I pulled out my Blackberry and e-mailed Patrick, the partner at my law firm with whom I had been working.  "I'm going to be delayed," I told him.  "Something has happened that has caused some significant traffic at the bridge."

He e-mailed back almost immediately:  "Go home and stay there.  Be safe."

Traffic on the highway was reversed, and all the cars on the bridge turned around and headed slowly back to New Jersey.  After a few minutes, we knew more about what had happened.  I e-mailed my dad to tell him I was safe.  He responded that the Pentagon was also under attack and, like Patrick, instructed me to go home.  We stopped at the bank and took out some money; we did not yet know the scope of the attacks, and my husband feared that we might have to flee the metropolitan area.  We picked up the children from school and sent the nanny home.  We watched television.  We saw the towers fall.  Fighter jets scrambled overhead and drowned out my sister's voice when she called to see whether we were okay.
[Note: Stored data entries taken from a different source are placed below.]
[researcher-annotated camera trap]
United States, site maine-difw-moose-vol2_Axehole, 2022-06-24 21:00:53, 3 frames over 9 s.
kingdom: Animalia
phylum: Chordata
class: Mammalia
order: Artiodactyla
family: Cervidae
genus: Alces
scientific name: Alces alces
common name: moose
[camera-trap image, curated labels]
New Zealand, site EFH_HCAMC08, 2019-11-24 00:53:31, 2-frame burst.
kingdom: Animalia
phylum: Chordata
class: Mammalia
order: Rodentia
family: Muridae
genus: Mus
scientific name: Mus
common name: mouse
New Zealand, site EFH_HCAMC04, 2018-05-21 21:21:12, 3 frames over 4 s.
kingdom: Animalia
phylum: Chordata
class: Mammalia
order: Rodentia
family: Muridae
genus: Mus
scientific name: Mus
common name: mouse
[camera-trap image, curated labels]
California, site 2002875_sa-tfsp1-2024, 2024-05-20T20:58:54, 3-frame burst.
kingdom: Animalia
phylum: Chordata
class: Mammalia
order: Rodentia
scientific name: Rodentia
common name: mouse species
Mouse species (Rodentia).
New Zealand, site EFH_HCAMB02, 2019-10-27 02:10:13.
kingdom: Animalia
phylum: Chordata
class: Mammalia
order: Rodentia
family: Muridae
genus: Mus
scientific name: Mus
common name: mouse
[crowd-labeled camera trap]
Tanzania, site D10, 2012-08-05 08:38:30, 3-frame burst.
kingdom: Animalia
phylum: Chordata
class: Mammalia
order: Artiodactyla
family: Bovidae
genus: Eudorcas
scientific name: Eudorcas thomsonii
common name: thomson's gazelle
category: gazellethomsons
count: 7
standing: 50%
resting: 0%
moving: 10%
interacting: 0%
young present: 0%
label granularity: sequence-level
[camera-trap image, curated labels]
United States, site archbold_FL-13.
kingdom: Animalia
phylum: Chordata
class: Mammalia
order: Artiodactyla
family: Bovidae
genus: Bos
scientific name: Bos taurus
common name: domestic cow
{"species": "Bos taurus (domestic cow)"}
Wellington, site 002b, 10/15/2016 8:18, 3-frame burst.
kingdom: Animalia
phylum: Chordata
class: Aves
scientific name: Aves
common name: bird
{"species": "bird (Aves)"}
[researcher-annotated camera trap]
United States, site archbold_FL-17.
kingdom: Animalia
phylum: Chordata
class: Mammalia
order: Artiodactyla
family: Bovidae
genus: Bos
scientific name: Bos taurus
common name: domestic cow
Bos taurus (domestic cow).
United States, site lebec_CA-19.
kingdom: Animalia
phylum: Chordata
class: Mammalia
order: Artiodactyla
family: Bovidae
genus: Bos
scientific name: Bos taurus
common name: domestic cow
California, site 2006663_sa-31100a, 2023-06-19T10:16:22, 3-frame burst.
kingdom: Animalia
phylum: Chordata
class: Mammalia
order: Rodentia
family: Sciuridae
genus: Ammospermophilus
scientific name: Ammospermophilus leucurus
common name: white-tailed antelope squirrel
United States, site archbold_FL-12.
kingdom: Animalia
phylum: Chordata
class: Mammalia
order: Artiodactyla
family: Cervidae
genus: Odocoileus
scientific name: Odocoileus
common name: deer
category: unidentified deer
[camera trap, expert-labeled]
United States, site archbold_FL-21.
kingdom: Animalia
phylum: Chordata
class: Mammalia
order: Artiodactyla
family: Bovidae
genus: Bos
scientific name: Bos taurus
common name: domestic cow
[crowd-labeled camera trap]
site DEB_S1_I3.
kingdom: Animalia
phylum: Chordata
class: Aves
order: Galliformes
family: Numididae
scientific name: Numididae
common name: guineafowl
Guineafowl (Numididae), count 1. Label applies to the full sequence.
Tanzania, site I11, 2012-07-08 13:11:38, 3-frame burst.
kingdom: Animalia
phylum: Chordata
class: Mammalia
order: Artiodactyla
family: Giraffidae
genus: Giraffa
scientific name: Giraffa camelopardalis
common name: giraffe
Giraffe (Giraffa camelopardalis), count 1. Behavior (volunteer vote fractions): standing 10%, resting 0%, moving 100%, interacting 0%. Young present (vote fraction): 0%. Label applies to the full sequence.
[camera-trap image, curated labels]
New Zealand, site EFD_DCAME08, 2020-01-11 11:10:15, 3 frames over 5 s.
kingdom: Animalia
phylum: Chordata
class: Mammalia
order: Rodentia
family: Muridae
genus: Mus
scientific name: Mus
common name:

We sat in silence for a long time, and then I said, "I'm going to go donate blood."

I drove to the blood bank and waited in an extremely long line.  Tents had been pitched in the parking lot to accommodate the large numbers of volunteer donors.  I was fast-tracked because I have the type of blood they anticipated needing the most, and I ended up donating on a bus parked outside the blood center.  As I was filling out the paperwork, I asked the man sitting next to me, "What's today's date?"

He looked at me wide-eyed, as though that were an unbelievable question.  "September 11, 2001," he said slowly.

I don't think they used my blood that day.  There were very few injuries requiring it, actually; people either lived or died.  If they lived, their illnesses were not immediately apparent and were not of the type that required blood transfusions.  If they died, they died almost instantly.

It was probably about a week before we were able to get back to work.  I spent my lunch hours wandering Grand Central Station, reading the missing-person posters pasted up by the bereaved and desperate.  There were photographs of lost loved ones everywhere.  My office conducted a disaster drill once or twice, and once we were evacuated for a bomb scare that turned out to be just that - a scare, nothing more.

I was lucky, but my life was not unaffected by the events of that day.  That winter, I quit my job to stay home with my children.  I did not want to end up on a poster.  I wanted to see my children grow up.  No job in a prestigious law firm was more important to me than that.  I had never before experienced visceral fear.  The fear was not of death, but of loss of the future.  Of not seeing my son shave.  Of not seeing my daughter in a bridal gown.  Of not holding a grandchild in my arms.  I could not live with that kind of fear.

So this morning, when I saw the news on the TV while I was unloading the dishwasher, I paused, dishes in hand.  I looked at the people in Times Square.  I remembered the old Jewish tradition that when the waters of the Red Sea drowned the Egyptian army, the angels in heaven were forbidden to rejoice, for the Egyptians too were children of God, and the death of any of His children, no matter how evil, causes Him pain.  I reflected on that for a moment - how difficult it is to live up to such a standard, given the pain and suffering caused to so many people by the man who died last night.

Then, I collected myself and went upstairs to wake the children.